Your task —
Copy out every record below, word for word.

Dataset records —
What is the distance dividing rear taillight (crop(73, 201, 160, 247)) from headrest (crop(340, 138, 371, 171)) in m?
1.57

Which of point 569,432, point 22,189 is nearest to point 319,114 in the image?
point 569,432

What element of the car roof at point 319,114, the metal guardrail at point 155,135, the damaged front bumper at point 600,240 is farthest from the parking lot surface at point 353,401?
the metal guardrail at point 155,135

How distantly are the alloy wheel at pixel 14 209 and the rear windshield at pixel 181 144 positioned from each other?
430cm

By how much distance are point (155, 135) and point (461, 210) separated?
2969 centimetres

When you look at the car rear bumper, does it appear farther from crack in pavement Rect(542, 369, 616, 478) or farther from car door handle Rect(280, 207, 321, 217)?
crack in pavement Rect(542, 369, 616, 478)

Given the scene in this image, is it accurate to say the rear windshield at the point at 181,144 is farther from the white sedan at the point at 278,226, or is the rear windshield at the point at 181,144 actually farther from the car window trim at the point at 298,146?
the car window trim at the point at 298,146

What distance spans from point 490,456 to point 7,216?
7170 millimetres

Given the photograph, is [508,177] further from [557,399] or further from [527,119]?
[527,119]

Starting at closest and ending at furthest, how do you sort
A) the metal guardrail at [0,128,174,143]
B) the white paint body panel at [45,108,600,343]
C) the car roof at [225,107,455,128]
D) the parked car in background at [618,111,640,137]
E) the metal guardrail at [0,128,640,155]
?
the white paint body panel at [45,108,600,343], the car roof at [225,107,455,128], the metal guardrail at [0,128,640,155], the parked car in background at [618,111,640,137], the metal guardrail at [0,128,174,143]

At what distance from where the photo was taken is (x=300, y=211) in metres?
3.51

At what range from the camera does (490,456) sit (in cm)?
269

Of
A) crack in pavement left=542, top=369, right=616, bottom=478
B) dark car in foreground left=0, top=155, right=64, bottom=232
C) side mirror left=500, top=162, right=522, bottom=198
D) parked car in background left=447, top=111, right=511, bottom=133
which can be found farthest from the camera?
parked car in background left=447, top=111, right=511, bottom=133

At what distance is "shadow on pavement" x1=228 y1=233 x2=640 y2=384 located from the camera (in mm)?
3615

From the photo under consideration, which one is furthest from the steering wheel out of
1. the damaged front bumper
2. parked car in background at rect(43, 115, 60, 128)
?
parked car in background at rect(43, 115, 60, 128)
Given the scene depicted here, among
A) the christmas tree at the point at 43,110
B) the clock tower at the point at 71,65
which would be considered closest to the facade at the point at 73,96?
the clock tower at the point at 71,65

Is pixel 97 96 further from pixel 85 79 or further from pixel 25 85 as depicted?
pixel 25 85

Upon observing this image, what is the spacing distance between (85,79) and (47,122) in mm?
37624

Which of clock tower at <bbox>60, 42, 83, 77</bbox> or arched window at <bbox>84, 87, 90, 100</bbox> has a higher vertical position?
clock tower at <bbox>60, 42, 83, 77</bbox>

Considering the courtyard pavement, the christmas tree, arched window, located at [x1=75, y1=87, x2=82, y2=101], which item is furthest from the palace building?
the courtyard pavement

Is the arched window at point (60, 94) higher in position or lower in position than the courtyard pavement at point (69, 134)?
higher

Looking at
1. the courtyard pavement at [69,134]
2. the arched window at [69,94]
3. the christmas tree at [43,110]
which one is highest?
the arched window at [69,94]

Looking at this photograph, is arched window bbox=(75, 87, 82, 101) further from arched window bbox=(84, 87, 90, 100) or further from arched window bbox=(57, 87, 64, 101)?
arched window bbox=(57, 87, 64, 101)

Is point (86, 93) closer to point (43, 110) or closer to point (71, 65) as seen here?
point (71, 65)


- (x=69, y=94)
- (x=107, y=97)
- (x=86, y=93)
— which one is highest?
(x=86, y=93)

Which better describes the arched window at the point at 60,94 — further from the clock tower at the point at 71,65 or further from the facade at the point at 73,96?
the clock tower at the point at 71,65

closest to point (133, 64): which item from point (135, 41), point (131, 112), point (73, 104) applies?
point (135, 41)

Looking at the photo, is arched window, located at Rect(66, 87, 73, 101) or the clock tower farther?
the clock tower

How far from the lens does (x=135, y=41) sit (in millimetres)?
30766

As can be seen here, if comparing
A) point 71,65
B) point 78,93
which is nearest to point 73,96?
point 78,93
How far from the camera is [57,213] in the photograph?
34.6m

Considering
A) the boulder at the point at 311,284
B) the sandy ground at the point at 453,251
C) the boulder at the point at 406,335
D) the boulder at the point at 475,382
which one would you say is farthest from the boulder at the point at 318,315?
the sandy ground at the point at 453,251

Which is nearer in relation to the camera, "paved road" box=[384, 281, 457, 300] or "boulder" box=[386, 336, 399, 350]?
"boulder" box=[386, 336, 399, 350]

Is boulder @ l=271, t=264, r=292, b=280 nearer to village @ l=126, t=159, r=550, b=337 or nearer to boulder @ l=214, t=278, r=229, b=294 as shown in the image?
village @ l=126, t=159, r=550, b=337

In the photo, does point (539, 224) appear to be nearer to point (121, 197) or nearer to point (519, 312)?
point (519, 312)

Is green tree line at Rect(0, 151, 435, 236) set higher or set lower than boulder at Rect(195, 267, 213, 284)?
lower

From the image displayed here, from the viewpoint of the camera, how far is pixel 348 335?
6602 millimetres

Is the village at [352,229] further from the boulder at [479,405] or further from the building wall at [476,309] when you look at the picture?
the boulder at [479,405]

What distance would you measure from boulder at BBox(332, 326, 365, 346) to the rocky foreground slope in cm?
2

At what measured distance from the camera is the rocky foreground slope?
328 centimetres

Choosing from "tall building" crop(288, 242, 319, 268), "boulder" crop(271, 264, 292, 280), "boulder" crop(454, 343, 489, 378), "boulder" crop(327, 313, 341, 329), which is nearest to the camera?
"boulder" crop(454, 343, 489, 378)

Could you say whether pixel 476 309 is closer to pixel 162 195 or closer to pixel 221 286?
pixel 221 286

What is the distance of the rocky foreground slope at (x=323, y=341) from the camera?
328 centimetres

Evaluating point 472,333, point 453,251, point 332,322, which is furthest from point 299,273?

Answer in full —
What is the distance dividing rear taillight (crop(73, 201, 160, 247)) from headrest (crop(340, 138, 371, 171)) in m?
1.57

Which of point 569,432, point 22,189 is nearest to point 319,114 in the image?
point 569,432

What element of the car roof at point 319,114, the metal guardrail at point 155,135, the damaged front bumper at point 600,240 is farthest from the parking lot surface at point 353,401?
the metal guardrail at point 155,135

How distantly are the alloy wheel at pixel 14 209 and the rear windshield at pixel 181 144 positioned from each other?
430cm

By how much distance are point (155, 135) and point (461, 210) separated?
2969 centimetres

When you look at the car rear bumper, does it appear farther from crack in pavement Rect(542, 369, 616, 478) or farther from car door handle Rect(280, 207, 321, 217)?
crack in pavement Rect(542, 369, 616, 478)

Given the scene in this image, is it accurate to say the rear windshield at the point at 181,144 is farther from the white sedan at the point at 278,226, or is the rear windshield at the point at 181,144 actually farther from the car window trim at the point at 298,146?
the car window trim at the point at 298,146

What distance spans from point 490,456 to point 7,216?
7170 millimetres

Given the photograph, is [508,177] further from [557,399] or further from [527,119]?
[527,119]

Starting at closest and ending at furthest, how do you sort
A) the metal guardrail at [0,128,174,143]
B) the white paint body panel at [45,108,600,343]
C) the car roof at [225,107,455,128]
D) the parked car in background at [618,111,640,137]
E) the metal guardrail at [0,128,640,155]
?
the white paint body panel at [45,108,600,343], the car roof at [225,107,455,128], the metal guardrail at [0,128,640,155], the parked car in background at [618,111,640,137], the metal guardrail at [0,128,174,143]

At what distance from where the photo was taken is (x=300, y=211) in metres?
3.51

At what range from the camera does (490,456) sit (in cm)?
269

Of
A) crack in pavement left=542, top=369, right=616, bottom=478
B) dark car in foreground left=0, top=155, right=64, bottom=232
C) side mirror left=500, top=162, right=522, bottom=198
D) parked car in background left=447, top=111, right=511, bottom=133
which can be found farthest from the camera?
parked car in background left=447, top=111, right=511, bottom=133

At what distance is "shadow on pavement" x1=228 y1=233 x2=640 y2=384 located from the camera (in mm)?
3615

From the photo under consideration, which one is furthest from the steering wheel out of
1. the damaged front bumper
2. parked car in background at rect(43, 115, 60, 128)
?
parked car in background at rect(43, 115, 60, 128)
Given the scene depicted here, among
A) the christmas tree at the point at 43,110
B) the clock tower at the point at 71,65
which would be considered closest to the facade at the point at 73,96?
the clock tower at the point at 71,65

Is pixel 97 96 further from pixel 85 79 or further from pixel 25 85 as depicted?
pixel 25 85

Upon observing this image, what is the spacing distance between (85,79) and (47,122) in mm?
37624

Which of clock tower at <bbox>60, 42, 83, 77</bbox> or arched window at <bbox>84, 87, 90, 100</bbox> has a higher vertical position?
clock tower at <bbox>60, 42, 83, 77</bbox>

Considering the courtyard pavement, the christmas tree, arched window, located at [x1=75, y1=87, x2=82, y2=101], which item is furthest from the palace building?
the courtyard pavement

Is the arched window at point (60, 94) higher in position or lower in position than the courtyard pavement at point (69, 134)?
higher

Looking at
1. the courtyard pavement at [69,134]
2. the arched window at [69,94]
3. the christmas tree at [43,110]
which one is highest?
the arched window at [69,94]

Looking at this photograph, is arched window bbox=(75, 87, 82, 101) further from arched window bbox=(84, 87, 90, 100) or further from arched window bbox=(57, 87, 64, 101)?
arched window bbox=(57, 87, 64, 101)

Is point (86, 93) closer to point (43, 110) or closer to point (71, 65) as seen here?
point (71, 65)


- (x=69, y=94)
- (x=107, y=97)
- (x=86, y=93)
— which one is highest?
(x=86, y=93)

Which better describes the arched window at the point at 60,94 — further from the clock tower at the point at 71,65 or further from the facade at the point at 73,96?
the clock tower at the point at 71,65

closest to point (133, 64): which item from point (135, 41), point (131, 112), point (73, 104) applies?
point (135, 41)

Looking at the photo, is arched window, located at Rect(66, 87, 73, 101) or the clock tower farther?
the clock tower

How far from the lens does (x=135, y=41) sit (in millimetres)?
30766

As can be seen here, if comparing
A) point 71,65
B) point 78,93
which is nearest to point 73,96?
point 78,93
How far from the camera is [57,213] in the photograph?
34.6m

Considering
A) the boulder at the point at 311,284
B) the sandy ground at the point at 453,251
C) the boulder at the point at 406,335
D) the boulder at the point at 475,382
which one would you say is farthest from the boulder at the point at 318,315?
the sandy ground at the point at 453,251

Which is nearer in relation to the camera, "paved road" box=[384, 281, 457, 300] or "boulder" box=[386, 336, 399, 350]?
"boulder" box=[386, 336, 399, 350]

Is boulder @ l=271, t=264, r=292, b=280 nearer to village @ l=126, t=159, r=550, b=337 or nearer to boulder @ l=214, t=278, r=229, b=294 as shown in the image?
village @ l=126, t=159, r=550, b=337

In the photo, does point (539, 224) appear to be nearer to point (121, 197) or nearer to point (519, 312)?
point (519, 312)

Is green tree line at Rect(0, 151, 435, 236) set higher or set lower than boulder at Rect(195, 267, 213, 284)?
lower

From the image displayed here, from the viewpoint of the camera, how far is pixel 348 335?
6602 millimetres

Is the village at [352,229] further from the boulder at [479,405] or further from the building wall at [476,309] when you look at the picture?
the boulder at [479,405]

What distance would you measure from boulder at BBox(332, 326, 365, 346) to the rocky foreground slope in cm?
2

At what measured distance from the camera is the rocky foreground slope?
328 centimetres

Choosing from "tall building" crop(288, 242, 319, 268), "boulder" crop(271, 264, 292, 280), "boulder" crop(454, 343, 489, 378), "boulder" crop(327, 313, 341, 329), which is nearest to the camera?
"boulder" crop(454, 343, 489, 378)

Could you say whether pixel 476 309 is closer to pixel 162 195 or closer to pixel 221 286?
pixel 221 286

What is the distance of the rocky foreground slope at (x=323, y=341) from the camera?
328 centimetres

Evaluating point 472,333, point 453,251, point 332,322, which is furthest from point 299,273?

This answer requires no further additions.